## [What to do]
Update every one of the records below by changing "wooden ladder shelf" to "wooden wall shelf" and leaving everything else as it is.

## [Information given]
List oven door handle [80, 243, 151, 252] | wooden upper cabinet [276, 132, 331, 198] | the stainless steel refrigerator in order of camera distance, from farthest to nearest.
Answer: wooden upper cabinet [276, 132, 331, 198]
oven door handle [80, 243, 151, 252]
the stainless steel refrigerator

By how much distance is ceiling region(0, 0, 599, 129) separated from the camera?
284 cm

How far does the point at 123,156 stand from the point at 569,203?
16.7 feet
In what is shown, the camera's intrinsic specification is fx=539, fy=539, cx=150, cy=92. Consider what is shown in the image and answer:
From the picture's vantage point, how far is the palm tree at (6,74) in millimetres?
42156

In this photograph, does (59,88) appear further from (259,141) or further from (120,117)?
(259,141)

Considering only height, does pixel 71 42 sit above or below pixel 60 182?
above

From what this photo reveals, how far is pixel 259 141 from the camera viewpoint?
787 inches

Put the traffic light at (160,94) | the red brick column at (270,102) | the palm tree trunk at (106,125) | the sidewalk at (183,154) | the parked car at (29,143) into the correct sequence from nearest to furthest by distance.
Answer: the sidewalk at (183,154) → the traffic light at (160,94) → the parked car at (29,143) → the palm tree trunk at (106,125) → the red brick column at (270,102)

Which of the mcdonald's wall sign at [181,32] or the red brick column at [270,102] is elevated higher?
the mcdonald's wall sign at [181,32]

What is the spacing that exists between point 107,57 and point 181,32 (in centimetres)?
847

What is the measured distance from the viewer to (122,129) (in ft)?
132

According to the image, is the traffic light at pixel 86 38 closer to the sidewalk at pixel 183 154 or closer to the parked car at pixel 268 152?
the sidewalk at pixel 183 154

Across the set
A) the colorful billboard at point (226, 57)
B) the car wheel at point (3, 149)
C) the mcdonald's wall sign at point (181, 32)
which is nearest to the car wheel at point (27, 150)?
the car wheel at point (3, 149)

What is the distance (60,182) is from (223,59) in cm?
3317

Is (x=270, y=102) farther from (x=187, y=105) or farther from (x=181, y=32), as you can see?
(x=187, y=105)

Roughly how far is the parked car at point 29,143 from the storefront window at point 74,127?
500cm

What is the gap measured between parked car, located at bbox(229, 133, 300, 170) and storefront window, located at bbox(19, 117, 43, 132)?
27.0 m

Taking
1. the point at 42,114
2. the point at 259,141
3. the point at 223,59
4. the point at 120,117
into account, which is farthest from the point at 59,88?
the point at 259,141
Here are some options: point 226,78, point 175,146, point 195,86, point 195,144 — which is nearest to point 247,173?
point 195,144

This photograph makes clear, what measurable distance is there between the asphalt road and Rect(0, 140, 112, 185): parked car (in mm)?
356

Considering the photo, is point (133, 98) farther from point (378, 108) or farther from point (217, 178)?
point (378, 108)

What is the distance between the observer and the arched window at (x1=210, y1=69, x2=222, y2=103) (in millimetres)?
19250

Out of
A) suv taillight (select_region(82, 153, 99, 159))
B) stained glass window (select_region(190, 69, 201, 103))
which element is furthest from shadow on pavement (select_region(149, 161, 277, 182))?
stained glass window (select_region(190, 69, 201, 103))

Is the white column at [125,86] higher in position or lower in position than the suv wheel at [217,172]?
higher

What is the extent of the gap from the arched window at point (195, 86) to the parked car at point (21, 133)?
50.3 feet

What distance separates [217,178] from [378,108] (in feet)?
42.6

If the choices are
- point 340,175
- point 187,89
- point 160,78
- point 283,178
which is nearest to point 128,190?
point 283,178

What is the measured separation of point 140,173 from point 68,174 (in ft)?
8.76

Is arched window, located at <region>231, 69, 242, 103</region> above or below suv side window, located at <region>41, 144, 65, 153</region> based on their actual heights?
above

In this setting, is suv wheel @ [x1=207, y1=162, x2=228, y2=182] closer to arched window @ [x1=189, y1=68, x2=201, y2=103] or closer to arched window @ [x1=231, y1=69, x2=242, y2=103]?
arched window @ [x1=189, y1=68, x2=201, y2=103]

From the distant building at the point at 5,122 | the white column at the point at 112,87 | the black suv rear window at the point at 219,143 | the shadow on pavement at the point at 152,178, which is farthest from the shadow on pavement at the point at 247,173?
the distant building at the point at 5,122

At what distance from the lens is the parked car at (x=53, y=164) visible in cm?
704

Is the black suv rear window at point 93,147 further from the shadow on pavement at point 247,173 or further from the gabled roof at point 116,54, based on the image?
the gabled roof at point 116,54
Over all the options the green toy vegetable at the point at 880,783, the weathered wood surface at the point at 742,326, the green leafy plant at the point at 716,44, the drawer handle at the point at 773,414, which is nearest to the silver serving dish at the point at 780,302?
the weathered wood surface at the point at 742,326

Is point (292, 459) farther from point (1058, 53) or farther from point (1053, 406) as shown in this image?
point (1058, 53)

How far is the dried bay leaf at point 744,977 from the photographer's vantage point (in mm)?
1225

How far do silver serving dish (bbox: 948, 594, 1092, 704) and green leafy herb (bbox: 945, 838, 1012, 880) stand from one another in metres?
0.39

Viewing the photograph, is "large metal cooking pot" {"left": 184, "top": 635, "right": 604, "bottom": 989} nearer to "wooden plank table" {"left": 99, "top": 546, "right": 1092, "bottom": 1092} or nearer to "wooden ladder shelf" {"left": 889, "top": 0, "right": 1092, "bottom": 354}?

## [Task response]
List oven door handle [80, 243, 151, 252] | wooden upper cabinet [276, 132, 331, 198] | the stainless steel refrigerator in order of camera distance, from farthest to nearest.
Answer: wooden upper cabinet [276, 132, 331, 198]
oven door handle [80, 243, 151, 252]
the stainless steel refrigerator

By how much distance is ceiling region(0, 0, 599, 129) separated from the camera?
284 cm

How far does the point at 123,156 stand from the point at 569,203?
16.7 feet
In what is shown, the camera's intrinsic specification is fx=539, fy=539, cx=150, cy=92. Consider what is shown in the image and answer:
From the picture's vantage point, how far is the palm tree at (6,74) in millimetres?
42156

In this photograph, does (59,88) appear further from (259,141) or further from (120,117)?
(259,141)

Considering only height, does pixel 71 42 sit above or below pixel 60 182?
above

From what this photo reveals, how far is pixel 259 141 from the camera viewpoint?
787 inches

Put the traffic light at (160,94) | the red brick column at (270,102) | the palm tree trunk at (106,125) | the sidewalk at (183,154) | the parked car at (29,143) into the correct sequence from nearest to furthest by distance.
Answer: the sidewalk at (183,154) → the traffic light at (160,94) → the parked car at (29,143) → the palm tree trunk at (106,125) → the red brick column at (270,102)

Which of the mcdonald's wall sign at [181,32] or the red brick column at [270,102] is elevated higher?
the mcdonald's wall sign at [181,32]

What is the spacing that exists between point 107,57 and point 181,32 (in centimetres)?
847

What is the measured distance from the viewer to (122,129) (in ft)?
132

According to the image, is the traffic light at pixel 86 38 closer to the sidewalk at pixel 183 154 or closer to the parked car at pixel 268 152?
the sidewalk at pixel 183 154

Across the set
A) the colorful billboard at point (226, 57)
B) the car wheel at point (3, 149)
C) the mcdonald's wall sign at point (181, 32)
which is nearest to the car wheel at point (27, 150)?
the car wheel at point (3, 149)

What is the distance (60,182) is from (223,59) in cm?
3317

Is (x=270, y=102) farther from (x=187, y=105) or farther from (x=181, y=32), as you can see?
(x=187, y=105)

Roughly how far is the parked car at point 29,143 from the storefront window at point 74,127?
500cm

What is the gap measured between parked car, located at bbox(229, 133, 300, 170) and storefront window, located at bbox(19, 117, 43, 132)?
27.0 m

Taking
1. the point at 42,114
2. the point at 259,141
3. the point at 223,59
4. the point at 120,117
into account, which is farthest from the point at 59,88?
the point at 259,141
Here are some options: point 226,78, point 175,146, point 195,86, point 195,144 — which is nearest to point 247,173?
point 195,144

This photograph makes clear, what measurable distance is there between the asphalt road and Rect(0, 140, 112, 185): parked car (in mm)?
356

Considering the photo, is point (133, 98) farther from point (378, 108) or farther from point (217, 178)?
point (378, 108)

What is the distance between the observer and the arched window at (x1=210, y1=69, x2=222, y2=103) (in millimetres)?
19250

Out of
A) suv taillight (select_region(82, 153, 99, 159))
B) stained glass window (select_region(190, 69, 201, 103))
which element is furthest from shadow on pavement (select_region(149, 161, 277, 182))?
stained glass window (select_region(190, 69, 201, 103))

Is the white column at [125,86] higher in position or lower in position than the suv wheel at [217,172]?
higher

What is the extent of the gap from the arched window at point (195, 86) to the parked car at point (21, 133)?
50.3 feet

What distance separates [217,178] from [378,108] (in feet)?
42.6

If the choices are
- point 340,175
- point 187,89
- point 160,78
- point 283,178
which is nearest to point 128,190?
point 283,178

What is the measured separation of point 140,173 from point 68,174 (in ft)?
8.76

Is arched window, located at <region>231, 69, 242, 103</region> above or below suv side window, located at <region>41, 144, 65, 153</region> based on their actual heights?
above

In this setting, is suv wheel @ [x1=207, y1=162, x2=228, y2=182] closer to arched window @ [x1=189, y1=68, x2=201, y2=103] or closer to arched window @ [x1=231, y1=69, x2=242, y2=103]?
arched window @ [x1=189, y1=68, x2=201, y2=103]

From the distant building at the point at 5,122 | the white column at the point at 112,87 | the black suv rear window at the point at 219,143 | the shadow on pavement at the point at 152,178, which is farthest from the shadow on pavement at the point at 247,173?
the distant building at the point at 5,122

At what distance from the lens is the parked car at (x=53, y=164) visible in cm?
704

Is the black suv rear window at point 93,147 further from the shadow on pavement at point 247,173 or further from the gabled roof at point 116,54, based on the image?
the gabled roof at point 116,54
Over all the options the green toy vegetable at the point at 880,783, the weathered wood surface at the point at 742,326, the green leafy plant at the point at 716,44, the drawer handle at the point at 773,414, which is nearest to the silver serving dish at the point at 780,302?
the weathered wood surface at the point at 742,326

Is point (292, 459) farther from point (1058, 53) or farther from point (1053, 406) as shown in this image?
point (1058, 53)

How far is the dried bay leaf at point 744,977 from the photographer's vantage point (in mm)?
1225

How far do silver serving dish (bbox: 948, 594, 1092, 704) and green leafy herb (bbox: 945, 838, 1012, 880) stand from one another in metres?
0.39

Viewing the photograph, is "large metal cooking pot" {"left": 184, "top": 635, "right": 604, "bottom": 989} nearer to "wooden plank table" {"left": 99, "top": 546, "right": 1092, "bottom": 1092} or nearer to "wooden wall shelf" {"left": 889, "top": 0, "right": 1092, "bottom": 354}?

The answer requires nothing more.